En face de cette Amérique, dont l'indépendance même joue comme un élément perturbateur, nous ne trouvons plus qu'une Europe réduite, déséquilibrée en dépit de son relèvement : l'échange, malgré tout, nécessite entre les interlocuteurs une certaine égalité, or, entre l'Europe et l'Amérique, cette égalité n'existe pas. Entre les États-Unis et les autres continents l'équilibre ne réussit même pas à s'établir de façon vraiment satisfaisante, car si l'Américain achète du caoutchouc et même maintenant du pétrole, il n'a besoin ni de blé, ni de viande, ni de coton.

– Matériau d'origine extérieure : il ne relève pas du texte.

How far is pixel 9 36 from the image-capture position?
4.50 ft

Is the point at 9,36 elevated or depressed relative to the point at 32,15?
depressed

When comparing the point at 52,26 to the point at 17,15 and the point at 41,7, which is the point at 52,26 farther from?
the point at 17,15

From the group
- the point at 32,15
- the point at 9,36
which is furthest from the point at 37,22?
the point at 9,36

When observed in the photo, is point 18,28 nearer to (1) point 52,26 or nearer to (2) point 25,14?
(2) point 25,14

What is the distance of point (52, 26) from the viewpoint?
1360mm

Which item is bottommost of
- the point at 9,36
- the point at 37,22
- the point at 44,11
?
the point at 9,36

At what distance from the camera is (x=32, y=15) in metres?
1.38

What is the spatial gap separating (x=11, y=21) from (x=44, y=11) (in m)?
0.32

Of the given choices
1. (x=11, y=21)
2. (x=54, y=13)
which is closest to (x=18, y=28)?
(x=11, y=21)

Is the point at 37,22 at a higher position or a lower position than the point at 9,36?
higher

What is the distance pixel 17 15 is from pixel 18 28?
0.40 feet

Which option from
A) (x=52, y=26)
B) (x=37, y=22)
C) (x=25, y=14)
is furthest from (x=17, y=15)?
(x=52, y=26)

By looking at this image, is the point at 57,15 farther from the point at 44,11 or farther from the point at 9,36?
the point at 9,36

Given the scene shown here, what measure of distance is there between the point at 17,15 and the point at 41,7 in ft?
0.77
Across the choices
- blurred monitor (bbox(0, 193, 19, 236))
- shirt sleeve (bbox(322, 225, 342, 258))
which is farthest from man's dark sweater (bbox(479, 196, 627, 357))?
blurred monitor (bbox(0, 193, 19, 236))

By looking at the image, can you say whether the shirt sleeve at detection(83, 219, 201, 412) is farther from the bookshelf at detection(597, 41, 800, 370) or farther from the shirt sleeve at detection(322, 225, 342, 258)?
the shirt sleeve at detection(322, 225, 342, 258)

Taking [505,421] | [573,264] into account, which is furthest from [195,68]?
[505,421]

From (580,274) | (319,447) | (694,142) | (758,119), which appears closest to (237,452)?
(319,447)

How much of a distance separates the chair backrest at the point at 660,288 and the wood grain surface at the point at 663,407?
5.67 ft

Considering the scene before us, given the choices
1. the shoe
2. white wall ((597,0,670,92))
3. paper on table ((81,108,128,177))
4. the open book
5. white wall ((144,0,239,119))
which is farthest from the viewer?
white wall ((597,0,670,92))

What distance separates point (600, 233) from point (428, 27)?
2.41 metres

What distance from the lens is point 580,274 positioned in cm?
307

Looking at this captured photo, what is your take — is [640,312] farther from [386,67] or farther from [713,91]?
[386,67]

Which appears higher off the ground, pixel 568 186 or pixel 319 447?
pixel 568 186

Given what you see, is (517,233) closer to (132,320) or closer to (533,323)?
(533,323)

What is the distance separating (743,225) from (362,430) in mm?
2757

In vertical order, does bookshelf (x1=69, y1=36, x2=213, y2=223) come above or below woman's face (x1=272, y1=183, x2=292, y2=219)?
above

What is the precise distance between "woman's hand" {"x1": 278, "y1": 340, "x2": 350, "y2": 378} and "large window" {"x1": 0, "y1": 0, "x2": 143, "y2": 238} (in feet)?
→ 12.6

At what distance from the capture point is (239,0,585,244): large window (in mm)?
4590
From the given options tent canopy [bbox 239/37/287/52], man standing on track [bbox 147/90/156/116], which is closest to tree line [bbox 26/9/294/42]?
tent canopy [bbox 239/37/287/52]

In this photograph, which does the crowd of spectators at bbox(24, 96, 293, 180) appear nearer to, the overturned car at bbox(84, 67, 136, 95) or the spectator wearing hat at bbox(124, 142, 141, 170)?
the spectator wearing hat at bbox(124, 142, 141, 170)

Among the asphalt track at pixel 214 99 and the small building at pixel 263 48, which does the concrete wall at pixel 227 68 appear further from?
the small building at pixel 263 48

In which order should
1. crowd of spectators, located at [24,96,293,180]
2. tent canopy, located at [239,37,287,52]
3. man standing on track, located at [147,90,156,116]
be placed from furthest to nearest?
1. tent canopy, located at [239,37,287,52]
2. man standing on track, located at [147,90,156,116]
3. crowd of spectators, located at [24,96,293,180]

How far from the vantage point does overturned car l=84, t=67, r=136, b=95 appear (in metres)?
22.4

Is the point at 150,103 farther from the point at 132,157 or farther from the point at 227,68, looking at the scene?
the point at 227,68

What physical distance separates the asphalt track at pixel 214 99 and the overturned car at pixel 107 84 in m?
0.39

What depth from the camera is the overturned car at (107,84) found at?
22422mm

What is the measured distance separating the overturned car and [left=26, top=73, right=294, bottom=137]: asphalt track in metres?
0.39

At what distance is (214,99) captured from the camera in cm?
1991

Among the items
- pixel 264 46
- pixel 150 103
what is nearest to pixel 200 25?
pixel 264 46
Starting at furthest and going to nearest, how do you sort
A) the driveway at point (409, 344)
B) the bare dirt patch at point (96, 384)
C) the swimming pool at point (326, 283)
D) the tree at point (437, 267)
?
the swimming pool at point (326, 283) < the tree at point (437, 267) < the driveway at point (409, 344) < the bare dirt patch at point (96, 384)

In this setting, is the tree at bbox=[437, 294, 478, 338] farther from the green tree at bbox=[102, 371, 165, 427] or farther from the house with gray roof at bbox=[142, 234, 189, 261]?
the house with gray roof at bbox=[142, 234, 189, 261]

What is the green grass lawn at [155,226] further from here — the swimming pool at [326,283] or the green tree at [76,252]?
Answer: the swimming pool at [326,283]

Entre les deux systèmes que nous venons de comparer il existe une différence fondamentale et inquiétante. Le système européen était un développement naturel, fondé sur l'échange complémentaire, dans un siècle bénéficiant de la paix internationale. Le système américain, développement naturel lui aussi dans son origine, est devenu du fait de la guerre une économie leader, dont l'ascension trop fulgurante par rapport au reste du monde n'a pas permis jusqu'ici l'établissement d'un régime planétaire comportant les conditions de la santé économique.